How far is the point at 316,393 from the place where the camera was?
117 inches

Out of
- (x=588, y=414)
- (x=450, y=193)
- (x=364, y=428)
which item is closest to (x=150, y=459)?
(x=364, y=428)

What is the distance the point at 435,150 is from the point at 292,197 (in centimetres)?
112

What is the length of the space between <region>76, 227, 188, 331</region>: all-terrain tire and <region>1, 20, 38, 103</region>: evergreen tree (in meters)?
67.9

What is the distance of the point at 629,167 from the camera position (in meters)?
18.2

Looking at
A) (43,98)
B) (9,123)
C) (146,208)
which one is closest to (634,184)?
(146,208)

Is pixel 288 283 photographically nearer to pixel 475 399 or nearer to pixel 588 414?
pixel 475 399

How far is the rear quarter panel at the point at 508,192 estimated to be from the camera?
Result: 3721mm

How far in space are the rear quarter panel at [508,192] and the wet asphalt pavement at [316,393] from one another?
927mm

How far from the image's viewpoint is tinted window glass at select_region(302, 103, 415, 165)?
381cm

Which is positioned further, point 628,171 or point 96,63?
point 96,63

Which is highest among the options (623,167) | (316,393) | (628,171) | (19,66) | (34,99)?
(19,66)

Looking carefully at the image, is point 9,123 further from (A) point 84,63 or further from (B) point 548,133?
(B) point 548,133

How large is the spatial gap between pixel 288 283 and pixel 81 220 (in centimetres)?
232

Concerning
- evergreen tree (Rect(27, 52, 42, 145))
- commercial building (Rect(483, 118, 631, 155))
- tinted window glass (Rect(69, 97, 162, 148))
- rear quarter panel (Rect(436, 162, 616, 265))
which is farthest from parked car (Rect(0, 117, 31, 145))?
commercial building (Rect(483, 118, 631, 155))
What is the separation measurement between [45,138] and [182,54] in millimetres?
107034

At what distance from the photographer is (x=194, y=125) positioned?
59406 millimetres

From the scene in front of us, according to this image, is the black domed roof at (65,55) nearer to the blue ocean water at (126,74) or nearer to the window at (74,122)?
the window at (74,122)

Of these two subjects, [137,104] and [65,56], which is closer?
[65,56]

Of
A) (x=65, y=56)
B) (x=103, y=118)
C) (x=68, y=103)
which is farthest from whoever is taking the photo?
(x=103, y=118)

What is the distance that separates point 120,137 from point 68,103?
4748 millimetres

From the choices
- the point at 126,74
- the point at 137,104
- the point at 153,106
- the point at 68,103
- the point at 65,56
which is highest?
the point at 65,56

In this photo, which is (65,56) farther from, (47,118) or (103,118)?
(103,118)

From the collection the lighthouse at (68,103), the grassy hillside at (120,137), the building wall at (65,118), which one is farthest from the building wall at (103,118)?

################

■ **WHAT TO DO**
Express the lines above as a JSON list of strings, one string per line, with blank lines omitted.

■ **RESULT**
[
  "How far is the point at 316,393 from the place where the camera was?",
  "117 inches",
  "Out of",
  "- (x=588, y=414)",
  "- (x=450, y=193)",
  "- (x=364, y=428)",
  "which item is closest to (x=150, y=459)?",
  "(x=364, y=428)",
  "What is the distance the point at 435,150 is from the point at 292,197 (in centimetres)?",
  "112",
  "What is the length of the space between <region>76, 227, 188, 331</region>: all-terrain tire and <region>1, 20, 38, 103</region>: evergreen tree (in meters)?",
  "67.9",
  "What is the distance of the point at 629,167 from the camera position (in meters)?",
  "18.2",
  "Looking at",
  "A) (43,98)",
  "B) (9,123)",
  "C) (146,208)",
  "which one is closest to (634,184)?",
  "(146,208)",
  "Is pixel 288 283 photographically nearer to pixel 475 399 or nearer to pixel 588 414?",
  "pixel 475 399",
  "How far is the rear quarter panel at the point at 508,192 estimated to be from the camera?",
  "Result: 3721mm",
  "How far in space are the rear quarter panel at [508,192] and the wet asphalt pavement at [316,393] from one another?",
  "927mm",
  "How far from the image's viewpoint is tinted window glass at select_region(302, 103, 415, 165)?",
  "381cm",
  "Which is positioned further, point 628,171 or point 96,63?",
  "point 96,63",
  "Which is highest among the options (623,167) | (316,393) | (628,171) | (19,66) | (34,99)?",
  "(19,66)",
  "Looking carefully at the image, is point 9,123 further from (A) point 84,63 or further from (B) point 548,133?",
  "(B) point 548,133",
  "How large is the spatial gap between pixel 288 283 and pixel 81 220 (in centimetres)?",
  "232",
  "Concerning",
  "- evergreen tree (Rect(27, 52, 42, 145))",
  "- commercial building (Rect(483, 118, 631, 155))",
  "- tinted window glass (Rect(69, 97, 162, 148))",
  "- rear quarter panel (Rect(436, 162, 616, 265))",
  "which is farthest from parked car (Rect(0, 117, 31, 145))?",
  "commercial building (Rect(483, 118, 631, 155))",
  "What is the separation measurement between [45,138] and [182,54] in millimetres?",
  "107034",
  "At what distance from the photographer is (x=194, y=125) positioned?",
  "59406 millimetres",
  "From the scene in front of us, according to this image, is the black domed roof at (65,55) nearer to the blue ocean water at (126,74) or nearer to the window at (74,122)?",
  "the window at (74,122)",
  "Of these two subjects, [137,104] and [65,56], which is closer?",
  "[65,56]",
  "Of",
  "A) (x=65, y=56)",
  "B) (x=103, y=118)",
  "C) (x=68, y=103)",
  "which is farthest from whoever is taking the photo?",
  "(x=103, y=118)",
  "What is the distance that separates point 120,137 from point 68,103?",
  "4748 millimetres",
  "From the choices",
  "- the point at 126,74",
  "- the point at 137,104",
  "- the point at 153,106",
  "- the point at 68,103",
  "- the point at 65,56",
  "which is highest?",
  "the point at 65,56",
  "In this photo, which is (65,56) farther from, (47,118) or (103,118)?",
  "(103,118)",
  "From the collection the lighthouse at (68,103), the grassy hillside at (120,137), the building wall at (65,118), which one is farthest from the building wall at (103,118)?"
]